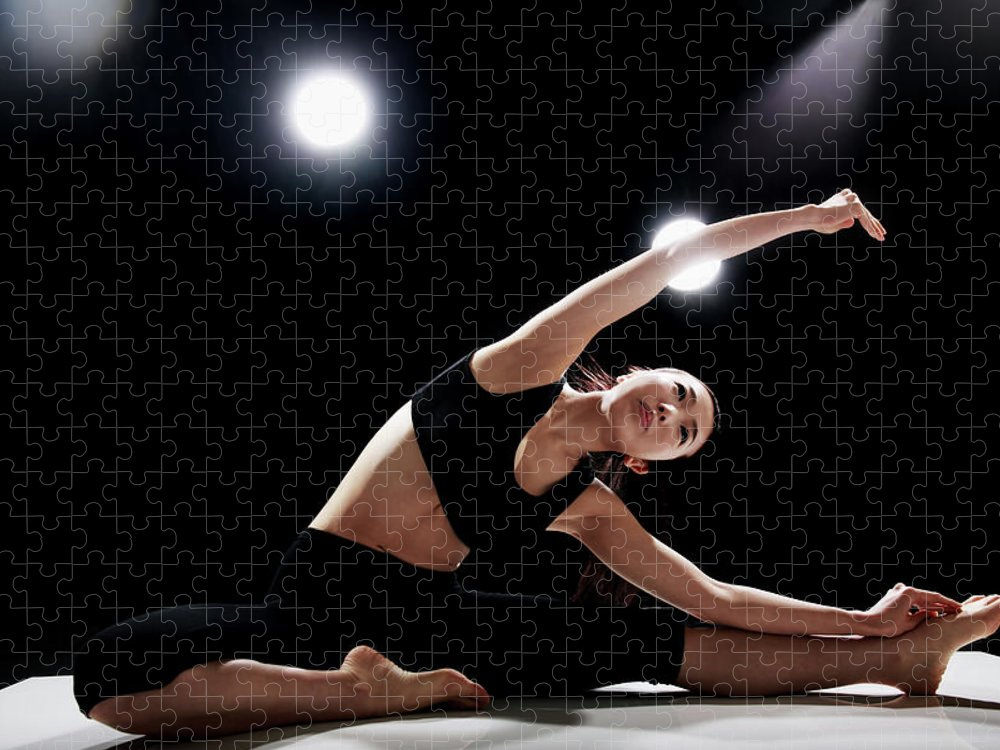 People Puzzle featuring the photograph Young Woman Stretching by Runphoto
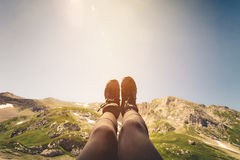 Feet Woman trekking boots relaxing outdoor Royalty Free Stock Images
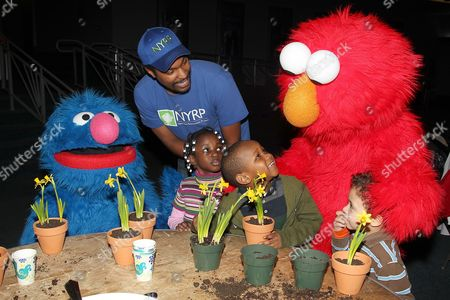 Stock Image of Grover, Omari Washington, Elmo with children from the Garden of Dreams Foundation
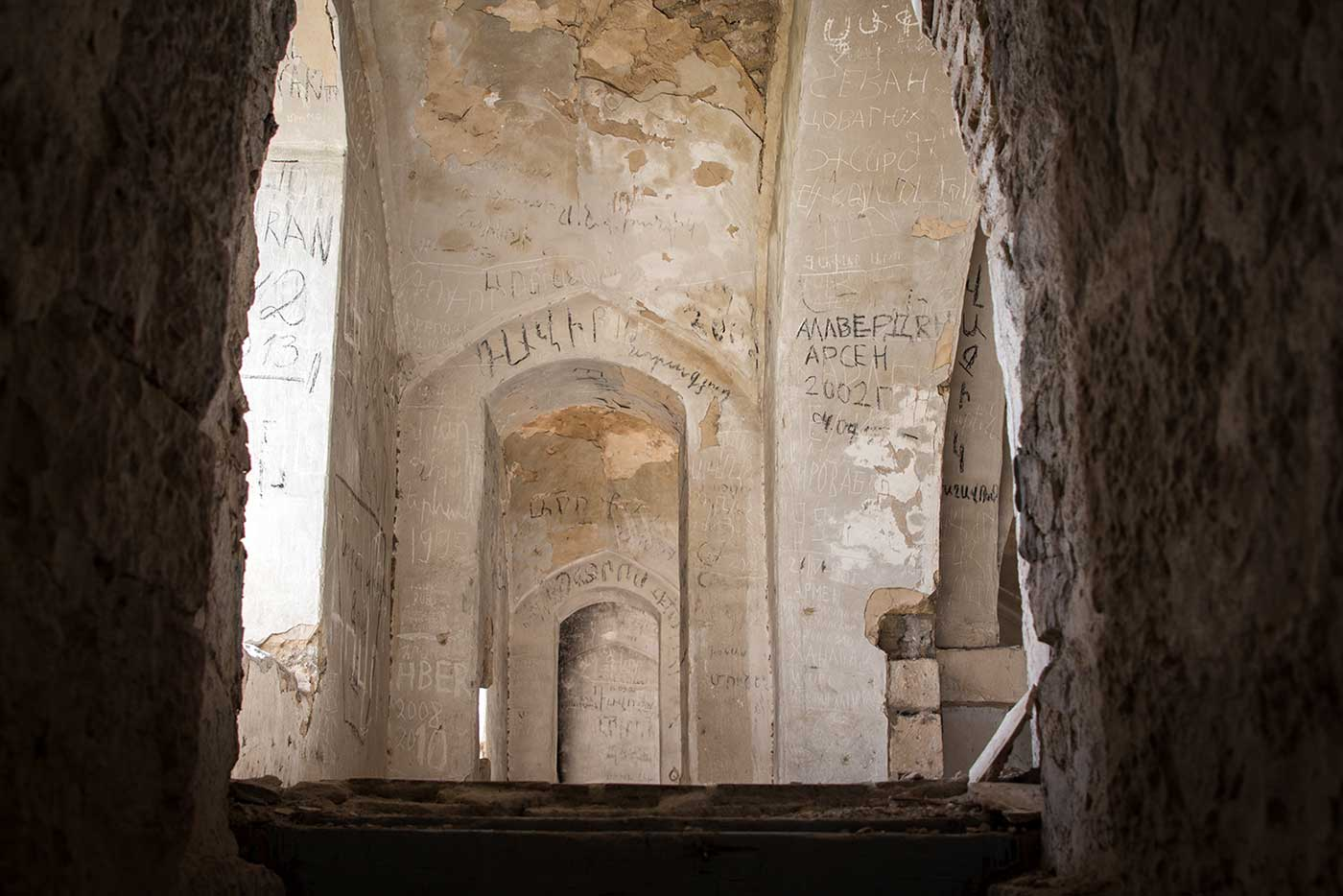 The interior of Agdam's mosque has been burned, looted and graffitied. Agdam, Nagorno-Karabakh.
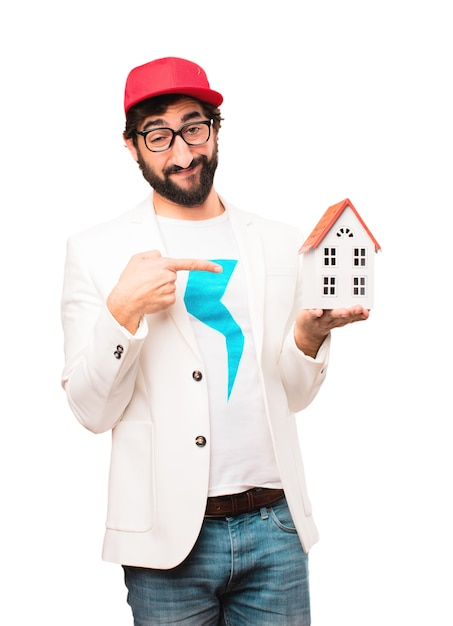 Young crazy businessman with house Free Photo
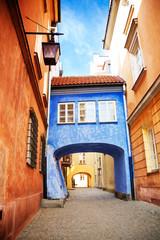 Fototapeta Uliczki Bridge on narrow street in Warsaw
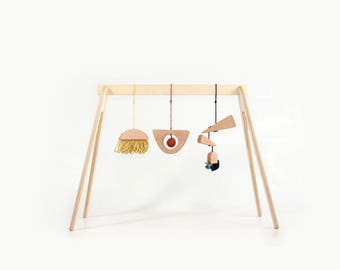 Wooden baby play gym with hanging toys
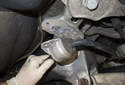 Rear sway bar links: Pull the stabilizer bar down away from the subframe.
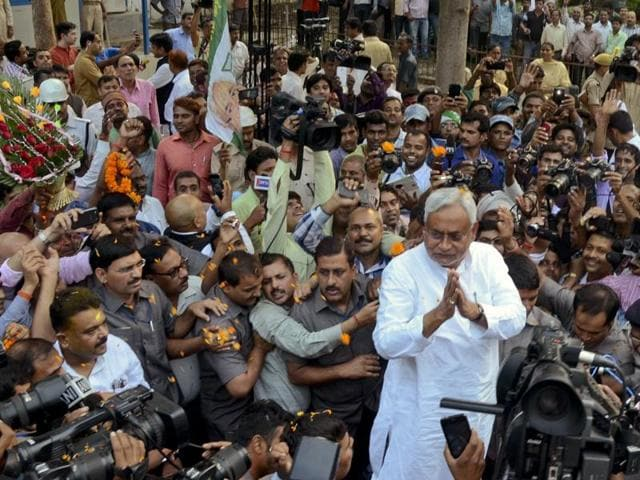 Bihar chief minister Nitish Kumar is surrounded by media persons as he greets supporters after the Grand Alliance's victory in the state elections, in Patna.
□ □ □ □
◆ WHAT THE TASK REQUIRES
Give back the whole listing exactly; no pictures.

◆ ANSWER FOR THIS EXERCISE
 People Puzzle featuring the photograph Young Woman Stretching by Runphoto
 Feet Woman trekking boots relaxing outdoor Royalty Free Stock Images
 Stock Image of Grover, Omari Washington, Elmo with children from the Garden of Dreams Foundation
 The interior of Agdam's mosque has been burned, looted and graffitied. Agdam, Nagorno-Karabakh.
 Young crazy businessman with house Free Photo
 Fototapeta Uliczki Bridge on narrow street in Warsaw
 Wooden baby play gym with hanging toys
 Rear sway bar links: Pull the stabilizer bar down away from the subframe.
 Bihar chief minister Nitish Kumar is surrounded by media persons as he greets supporters after the Grand Alliance's victory in the state elections, in Patna.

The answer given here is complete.